**REQUEST**
List each line in the rows below that contains the word "closer", treating uppercase and lowercase letters as different.

**RECORDS PROVIDED**
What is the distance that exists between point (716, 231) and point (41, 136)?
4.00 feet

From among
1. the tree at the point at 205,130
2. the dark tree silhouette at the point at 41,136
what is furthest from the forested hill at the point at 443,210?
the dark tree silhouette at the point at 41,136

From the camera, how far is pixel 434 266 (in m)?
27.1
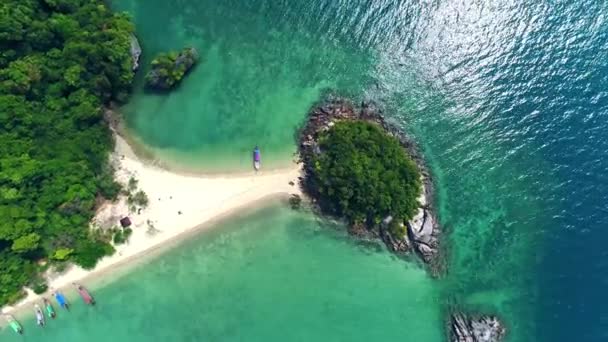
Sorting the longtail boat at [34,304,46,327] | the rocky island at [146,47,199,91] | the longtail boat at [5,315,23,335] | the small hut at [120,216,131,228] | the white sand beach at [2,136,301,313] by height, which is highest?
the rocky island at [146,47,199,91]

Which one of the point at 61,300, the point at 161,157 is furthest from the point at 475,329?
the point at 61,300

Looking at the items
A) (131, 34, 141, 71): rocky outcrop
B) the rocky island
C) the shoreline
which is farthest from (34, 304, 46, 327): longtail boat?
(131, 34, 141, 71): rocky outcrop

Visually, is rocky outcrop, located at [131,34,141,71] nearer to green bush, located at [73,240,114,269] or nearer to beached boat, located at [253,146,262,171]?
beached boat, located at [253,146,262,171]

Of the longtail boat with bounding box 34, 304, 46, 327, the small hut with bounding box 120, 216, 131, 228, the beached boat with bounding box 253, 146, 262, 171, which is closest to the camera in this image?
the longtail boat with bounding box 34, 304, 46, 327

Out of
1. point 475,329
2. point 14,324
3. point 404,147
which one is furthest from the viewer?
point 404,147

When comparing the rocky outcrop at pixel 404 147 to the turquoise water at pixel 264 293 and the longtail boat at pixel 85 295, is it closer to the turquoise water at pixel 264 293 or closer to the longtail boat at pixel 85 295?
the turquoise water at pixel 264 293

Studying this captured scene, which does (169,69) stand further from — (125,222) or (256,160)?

* * *

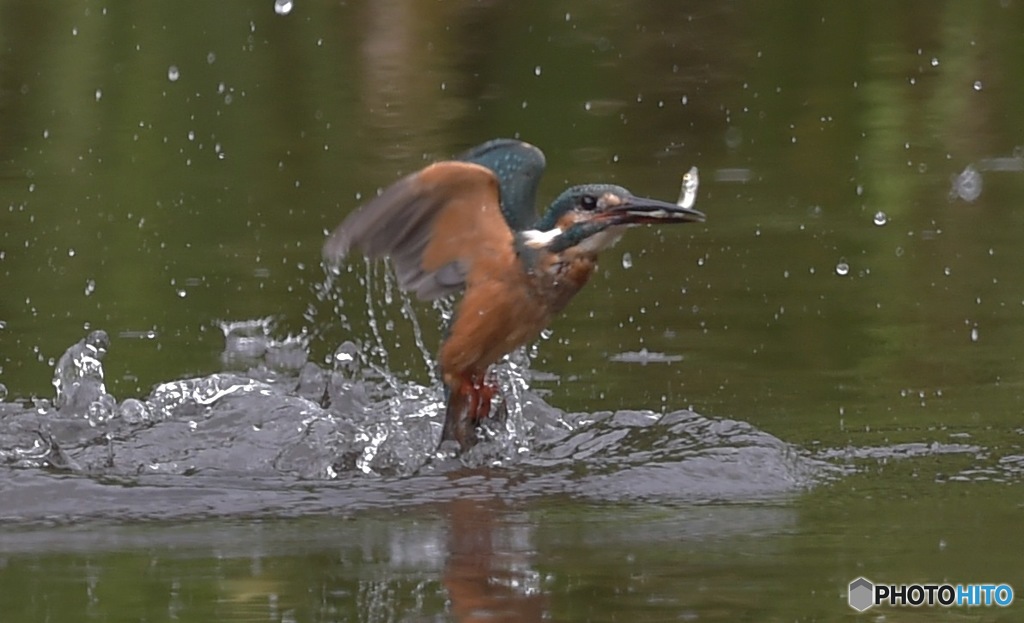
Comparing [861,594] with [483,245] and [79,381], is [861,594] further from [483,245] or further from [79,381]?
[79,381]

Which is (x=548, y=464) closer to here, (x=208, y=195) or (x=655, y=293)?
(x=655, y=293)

**SOLUTION**
When comparing the rocky outcrop at pixel 404 147 to the turquoise water at pixel 264 293 and the longtail boat at pixel 85 295, is it closer to the turquoise water at pixel 264 293 or closer to the longtail boat at pixel 85 295?
Which is (x=548, y=464) closer to here, (x=208, y=195) or (x=655, y=293)?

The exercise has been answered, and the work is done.